Singapore shores up data protection capabilities

Singapore-based firms will now be able to better ascertain the skills that their data protection officers (DPOs) will need under a new competency framework developed by Singapore’s Personal Data Protection Commission (PDPC).

Hailed as the first of its kind in the world, the framework describes a set of skills and proficiency levels needed for DPOs, from entry-level right up to those with regional responsibilities. This is accompanied by a training roadmap to help companies identify courses that DPOs need to take to achieve the next level of proficiency.

Speaking at the Personal Data Protection Seminar on 17 July 2019, S Iswaran, Singapore’s minister for communications and information, said the competency framework was developed together with experts from the International Association of Privacy Professionals, AsiaDPO, the Law Society’s Cybersecurity and Data Protection Committee and SMU Academy.

“For business owners and HR managers, this framework can serve as a guide to help you decide how to structure your data protection functions and make hiring decisions,” he said. “Additionally, it can help you plan the training for your DPO and data protection team.”

Under Singapore’s Personal Data Protection Act, every firm, including sole proprietorships, in Singapore is required to appoint at least one DPO to be responsible for ensuring compliance with data protection regulations.

To deepen the skills of DPOs, the PDPC is partnering with the National Trades Union Congress to pilot a training programme that is expected to benefit at least 500 DPOs in the first year. More details on the courses will be released later this year, according to the PDPC.

The framework has received support from local enterprises including menswear retailer Benjamin Barker, e-commerce bigwig Lazada and DBS Bank.

“In this day and age where the digital world is intrinsic in our everyday lives, data protection is an imperative. There is an increasing need to help train and identify our data protection officers in the core competencies necessary for them to succeed,” said Joel Tan, head and data protection officer of Benjamin Barker.

“As we head into a new era of internationalisation, Singapore’s new DPO competency framework is exactly that springboard we need moving forward to help guide our teams to ensure continued protection and trust from our consumers from both a local and global context,” he added.
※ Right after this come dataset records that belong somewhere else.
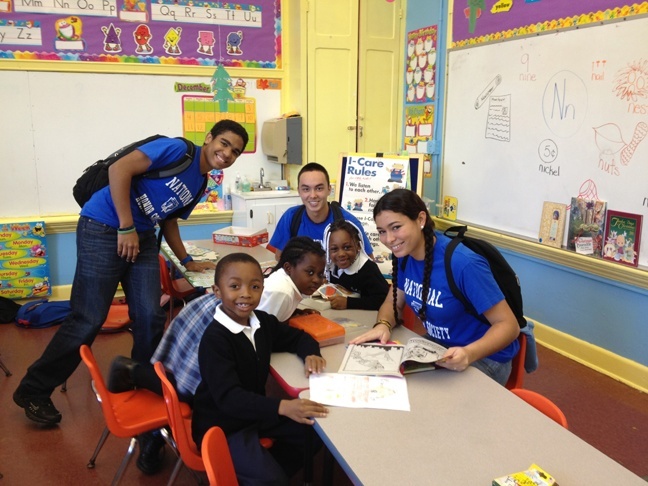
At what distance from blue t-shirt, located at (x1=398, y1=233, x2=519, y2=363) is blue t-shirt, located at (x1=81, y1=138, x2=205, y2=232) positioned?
1.12 m

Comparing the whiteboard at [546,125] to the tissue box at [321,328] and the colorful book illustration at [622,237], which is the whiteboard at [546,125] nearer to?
the colorful book illustration at [622,237]

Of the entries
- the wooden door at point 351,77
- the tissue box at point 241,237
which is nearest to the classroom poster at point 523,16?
the wooden door at point 351,77

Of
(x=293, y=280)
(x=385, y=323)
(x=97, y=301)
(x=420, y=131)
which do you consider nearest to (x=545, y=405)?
(x=385, y=323)

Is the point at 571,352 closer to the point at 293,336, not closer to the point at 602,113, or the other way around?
the point at 602,113

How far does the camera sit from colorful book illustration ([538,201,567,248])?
3.74 m

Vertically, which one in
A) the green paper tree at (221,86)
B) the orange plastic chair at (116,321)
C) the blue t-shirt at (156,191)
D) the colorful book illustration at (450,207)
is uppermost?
the green paper tree at (221,86)

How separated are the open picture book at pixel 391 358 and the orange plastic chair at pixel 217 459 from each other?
475 mm

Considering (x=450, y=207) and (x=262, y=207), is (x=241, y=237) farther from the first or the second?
(x=450, y=207)

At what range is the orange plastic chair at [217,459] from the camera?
137 cm

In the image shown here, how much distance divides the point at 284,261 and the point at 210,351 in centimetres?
69

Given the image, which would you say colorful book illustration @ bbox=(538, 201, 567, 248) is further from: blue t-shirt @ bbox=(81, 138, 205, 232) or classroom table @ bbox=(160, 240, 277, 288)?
blue t-shirt @ bbox=(81, 138, 205, 232)

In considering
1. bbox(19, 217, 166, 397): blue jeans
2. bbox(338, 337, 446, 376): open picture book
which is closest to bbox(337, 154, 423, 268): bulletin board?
bbox(19, 217, 166, 397): blue jeans

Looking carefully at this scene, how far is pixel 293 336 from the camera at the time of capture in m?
1.99

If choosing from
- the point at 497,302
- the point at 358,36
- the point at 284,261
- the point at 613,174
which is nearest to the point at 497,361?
the point at 497,302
With many organisations facing challenges in transferring data securely across different jurisdictions with varying data protection rules, Singapore’s Infocomm Media Development Authority will also be certifying organisations under the Asia-Pacific Economic Cooperation’s Cross Border Privacy Rules (CBPR) and Privacy Recognition for Processor systems.

Iswaran said certified organisations will be able to seamlessly exchange data with other certified organisations in participating APEC economies such as the United States and Japan. “Consumers can also be assured that such exchanges of their personal data will be well-protected.”

Organisations such as Accenture, CrimsonLogic, Salesforce and TRS Forensics have recognised the value of CBPR certification and indicated their interest to be certified.

Iswaran said the DPO competency framework and the CBPR are part of efforts to strengthen Singapore’s data protection capabilities and facilitate trusted data flows.

“It is only through strengthening our capabilities and forming trusted connections that we can adapt and thrive in the data-driven digital age,” he said.

“We need more consumers and organisations to embark on this journey and help them understand the importance of data protection, how it can be used responsibly, and contribute significantly to innovation.”